Tore Johansen, Regulatory Affairs Manager:
"If a product has a medical purpose, i.e. it is specifically intended to provide or assist with the diagnosis, monitoring, prevention or treatment of a medical condition, it is likely to be a Medical Device under the Medical Devices Directive (MDD) 93/42/EEC. A Medical Device is defined in Article 1 clause 2(a) of the MDD. This will not only depend on the function of the device itself, but also on the claims made for its intended use in the accompanying documentation. Medical Devices are required to be CE-marked to indicate compliance with the Directive.

Software systems that are only intended for archiving/retrieving patient records/images are not normally considered to be Medical Devices. We also consider hospital patient records to fall into this category. If the software carries out further calculations, enhancements or interpretations of patient data, we consider that it will be a Medical Device. If it carries out complex calculations possibly involving the use of an algorithm, which replaces the clinician’s calculation and which will therefore be relied upon, then it will be considered a Medical Device."
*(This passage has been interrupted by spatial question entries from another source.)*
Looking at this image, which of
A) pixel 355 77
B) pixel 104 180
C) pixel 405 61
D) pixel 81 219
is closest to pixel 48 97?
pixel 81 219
TedCas Touch-Free interfaces does not replace the conventional computer user interface (mouse & keyboard) since they remain functional; rather the TedCas software provides an alternative, optional, touch-free user interface for accessing healthcare systems functionality.

TedCas software does not itself perform any action on DICOM image data, nor does it add any new data processing or data analysis functionality to the existing commercially available viewers with which it is designed to work. The software allows purely for touch-free user input to access the functionality of the commercially available viewers software.